An eyelid which is not taut can fall inward toward the eyeball, forming an entropion. This is repaired under local anesthesia during same-day surgery by detaching and shortening the eyelid, reattaching it at its outer corner tighter than before. In addition, it is necessary to remove a little eyelid-closure muscle (orbicularis) from the lower lid. This prevents the muscle from riding upward during eyelid closure, pushing the lashes onto the eyeball. This almost always fixes the problem, preventing the eyelashes from rubbing the cornea, which could produce irritation, infection, or scarring. It also improves both the appearance and function of the eyelid. Occasionally other methods are necessary, especially when the eyelid is scarred into a fixed turned-in position. Upper eyelid entropion is more unusual and requires different approaches to surgical correction.
Ptosis
Ptosis is the problem of an eyelid drooping in a manner which can be cosmetically bothersome or may even block some vision. It has several possible causes including injury, eyelid tumors, myasthenia gravis, Grave’s or aging. The latter occurs due to separation of the muscle which lifts the eyelid from the eyelid’s cartilage-like plate.
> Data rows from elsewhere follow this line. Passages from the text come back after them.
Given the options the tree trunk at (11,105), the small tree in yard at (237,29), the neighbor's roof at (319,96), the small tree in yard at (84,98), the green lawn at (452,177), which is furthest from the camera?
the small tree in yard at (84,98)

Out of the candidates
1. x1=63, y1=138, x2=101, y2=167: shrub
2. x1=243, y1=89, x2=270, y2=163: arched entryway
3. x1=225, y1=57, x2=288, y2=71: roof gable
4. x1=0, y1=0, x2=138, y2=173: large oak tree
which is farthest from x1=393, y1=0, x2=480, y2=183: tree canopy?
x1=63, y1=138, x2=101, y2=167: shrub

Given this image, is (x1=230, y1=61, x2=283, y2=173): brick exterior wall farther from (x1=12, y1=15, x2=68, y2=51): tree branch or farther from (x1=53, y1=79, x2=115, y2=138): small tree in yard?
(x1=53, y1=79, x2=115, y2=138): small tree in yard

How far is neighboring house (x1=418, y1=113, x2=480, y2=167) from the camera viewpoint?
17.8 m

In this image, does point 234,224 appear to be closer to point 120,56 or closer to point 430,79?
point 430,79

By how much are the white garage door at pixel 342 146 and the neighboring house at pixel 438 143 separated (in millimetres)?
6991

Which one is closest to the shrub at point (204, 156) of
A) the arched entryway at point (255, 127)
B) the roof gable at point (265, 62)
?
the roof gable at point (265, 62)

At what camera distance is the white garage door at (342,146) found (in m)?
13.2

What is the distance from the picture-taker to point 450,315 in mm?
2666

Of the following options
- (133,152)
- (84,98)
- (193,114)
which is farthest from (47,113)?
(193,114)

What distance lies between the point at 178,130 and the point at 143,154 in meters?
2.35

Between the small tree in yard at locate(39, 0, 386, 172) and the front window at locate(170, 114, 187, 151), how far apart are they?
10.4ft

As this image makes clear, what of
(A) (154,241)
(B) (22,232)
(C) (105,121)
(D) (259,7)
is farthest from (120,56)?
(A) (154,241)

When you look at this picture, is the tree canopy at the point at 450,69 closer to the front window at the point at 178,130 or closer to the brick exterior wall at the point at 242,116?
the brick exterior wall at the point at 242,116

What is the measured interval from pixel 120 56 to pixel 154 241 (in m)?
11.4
When this occurs, surgical reattachment of the muscle of the eyelid to the plate of the eyelid usually produces correction to improve vision. Sometimes the muscle of the eyelid is still well-attached to the plate of the eyelid, however the weight of the excess skin accumulated from continual stretching of the skin over the years has produced ptosis. In this case, a simple trimming of excess skin and fat from the eyelid may be sufficient to repair the sagging of the lid.
When ptosis occurs in children younger than seven, it is usually congenital (present to at least some degree at birth) and in this age group it can cause amblyopia - decreased vision due to insufficient exposure of the brain to sharp images of one's surroundings by one or both eyes at a young age. This inexposure to sharp images prevents the brain's nerves in the visual pathway from making the connections needed for it to learn to see. Congenital ptosis has different surgical considerations than adult-onset ptosis.